--- GIVEN REQUEST ---
Every line below should be copied exactly; drop the pictures.

Spatial data with pictures
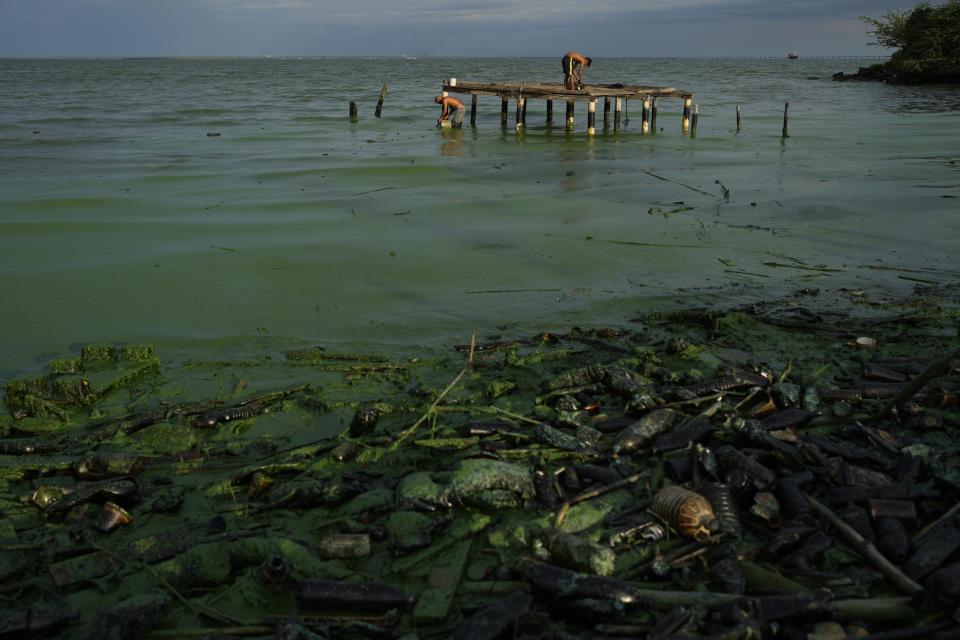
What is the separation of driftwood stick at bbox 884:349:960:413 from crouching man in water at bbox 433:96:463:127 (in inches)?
980

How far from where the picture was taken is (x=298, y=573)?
366 cm

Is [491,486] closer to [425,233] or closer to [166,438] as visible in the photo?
[166,438]

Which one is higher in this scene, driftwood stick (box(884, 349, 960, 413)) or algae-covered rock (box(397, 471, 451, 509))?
driftwood stick (box(884, 349, 960, 413))

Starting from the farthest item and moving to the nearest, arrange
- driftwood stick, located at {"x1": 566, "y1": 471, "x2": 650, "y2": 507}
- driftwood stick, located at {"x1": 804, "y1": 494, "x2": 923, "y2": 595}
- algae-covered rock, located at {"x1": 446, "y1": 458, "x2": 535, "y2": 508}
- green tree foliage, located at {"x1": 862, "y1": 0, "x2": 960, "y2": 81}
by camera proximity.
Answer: green tree foliage, located at {"x1": 862, "y1": 0, "x2": 960, "y2": 81}
algae-covered rock, located at {"x1": 446, "y1": 458, "x2": 535, "y2": 508}
driftwood stick, located at {"x1": 566, "y1": 471, "x2": 650, "y2": 507}
driftwood stick, located at {"x1": 804, "y1": 494, "x2": 923, "y2": 595}

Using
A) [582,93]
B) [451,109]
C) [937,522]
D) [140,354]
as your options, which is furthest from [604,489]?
[451,109]

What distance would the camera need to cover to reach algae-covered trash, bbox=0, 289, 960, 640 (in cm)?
328

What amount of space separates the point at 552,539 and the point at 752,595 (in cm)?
87

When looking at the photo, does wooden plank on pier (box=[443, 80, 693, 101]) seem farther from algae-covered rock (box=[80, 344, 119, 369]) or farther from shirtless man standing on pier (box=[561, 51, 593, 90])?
algae-covered rock (box=[80, 344, 119, 369])

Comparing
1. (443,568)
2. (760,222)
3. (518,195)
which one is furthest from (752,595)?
(518,195)

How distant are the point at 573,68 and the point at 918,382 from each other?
2491 cm

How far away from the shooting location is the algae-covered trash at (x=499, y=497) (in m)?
3.28

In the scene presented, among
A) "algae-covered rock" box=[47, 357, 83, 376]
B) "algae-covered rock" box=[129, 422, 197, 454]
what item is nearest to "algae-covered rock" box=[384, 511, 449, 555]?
"algae-covered rock" box=[129, 422, 197, 454]

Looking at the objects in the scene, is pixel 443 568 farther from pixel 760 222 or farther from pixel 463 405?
pixel 760 222

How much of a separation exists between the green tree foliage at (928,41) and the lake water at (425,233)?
123 ft
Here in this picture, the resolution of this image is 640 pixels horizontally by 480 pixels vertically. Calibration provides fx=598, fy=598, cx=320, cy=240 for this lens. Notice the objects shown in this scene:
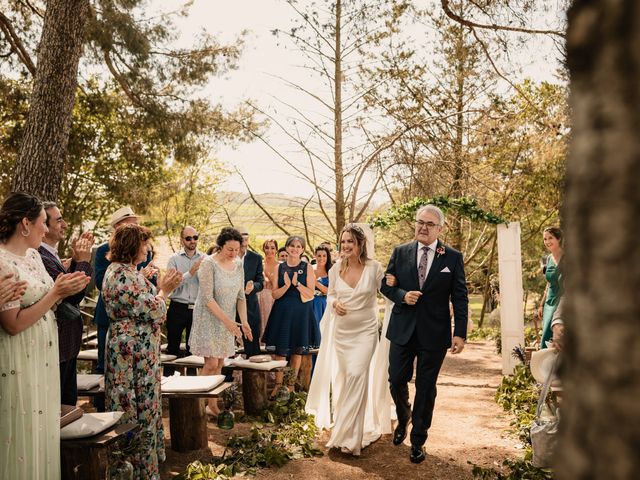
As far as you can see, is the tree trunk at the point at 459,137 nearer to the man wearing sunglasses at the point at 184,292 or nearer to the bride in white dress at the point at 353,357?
the man wearing sunglasses at the point at 184,292

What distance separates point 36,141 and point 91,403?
3.03 metres

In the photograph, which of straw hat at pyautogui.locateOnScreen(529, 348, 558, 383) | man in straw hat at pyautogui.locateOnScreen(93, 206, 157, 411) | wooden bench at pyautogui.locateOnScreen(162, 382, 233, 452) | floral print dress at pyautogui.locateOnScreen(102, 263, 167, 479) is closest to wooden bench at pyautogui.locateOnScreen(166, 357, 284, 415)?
man in straw hat at pyautogui.locateOnScreen(93, 206, 157, 411)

--- WRITTEN SOLUTION ---
What is the separation of driftwood stick at bbox 884:349:960:413 from crouching man in water at bbox 433:96:463:127 (in inches)?
980

How far from where the picture was taken is (x=298, y=573)?
366 cm

Is [491,486] closer to [425,233] or closer to [166,438] as visible in the photo?
[166,438]

Which one is higher in this scene, driftwood stick (box(884, 349, 960, 413)) or algae-covered rock (box(397, 471, 451, 509))?
driftwood stick (box(884, 349, 960, 413))

Starting from the farthest item and moving to the nearest, arrange
- driftwood stick, located at {"x1": 566, "y1": 471, "x2": 650, "y2": 507}
- driftwood stick, located at {"x1": 804, "y1": 494, "x2": 923, "y2": 595}
- algae-covered rock, located at {"x1": 446, "y1": 458, "x2": 535, "y2": 508}
- green tree foliage, located at {"x1": 862, "y1": 0, "x2": 960, "y2": 81}
by camera proximity.
Answer: green tree foliage, located at {"x1": 862, "y1": 0, "x2": 960, "y2": 81}
algae-covered rock, located at {"x1": 446, "y1": 458, "x2": 535, "y2": 508}
driftwood stick, located at {"x1": 566, "y1": 471, "x2": 650, "y2": 507}
driftwood stick, located at {"x1": 804, "y1": 494, "x2": 923, "y2": 595}

Using
A) [582,93]
B) [451,109]
C) [937,522]
D) [140,354]
as your options, which is furthest from [604,489]?
[451,109]

What distance would the camera need to cover to reach algae-covered trash, bbox=0, 289, 960, 640 (in cm)?
328

What amount of space separates the point at 552,539 and the point at 752,595 (in cm)?
87

When looking at the photo, does wooden plank on pier (box=[443, 80, 693, 101]) seem farther from algae-covered rock (box=[80, 344, 119, 369]) or farther from shirtless man standing on pier (box=[561, 51, 593, 90])?
algae-covered rock (box=[80, 344, 119, 369])

Comparing
1. (443,568)
2. (760,222)
3. (518,195)
which one is furthest from (752,595)?
(518,195)

How distant are the point at 573,68 and the point at 918,382 from each other?
2491 cm

How far away from the shooting location is the algae-covered trash at (x=499, y=497) (in m)?
3.28

In the scene presented, among
A) "algae-covered rock" box=[47, 357, 83, 376]
B) "algae-covered rock" box=[129, 422, 197, 454]
what item is nearest to "algae-covered rock" box=[384, 511, 449, 555]?
"algae-covered rock" box=[129, 422, 197, 454]

Looking at the objects in the scene, is pixel 443 568 farther from pixel 760 222 or farther from pixel 463 405?
pixel 760 222

How much of a separation exists between the green tree foliage at (928,41) and the lake water at (425,233)?
123 ft
Here in this picture, the resolution of this image is 640 pixels horizontally by 480 pixels vertically. Calibration provides fx=598, fy=598, cx=320, cy=240 for this lens. Notice the objects shown in this scene:
As far as you can see, is the tree trunk at the point at 459,137 nearer to the man wearing sunglasses at the point at 184,292 or nearer to the bride in white dress at the point at 353,357?
the man wearing sunglasses at the point at 184,292

What distance separates point 36,141 and point 91,403?
3.03 metres

In the photograph, which of straw hat at pyautogui.locateOnScreen(529, 348, 558, 383) | man in straw hat at pyautogui.locateOnScreen(93, 206, 157, 411) | wooden bench at pyautogui.locateOnScreen(162, 382, 233, 452) | floral print dress at pyautogui.locateOnScreen(102, 263, 167, 479) is closest to wooden bench at pyautogui.locateOnScreen(166, 357, 284, 415)?
man in straw hat at pyautogui.locateOnScreen(93, 206, 157, 411)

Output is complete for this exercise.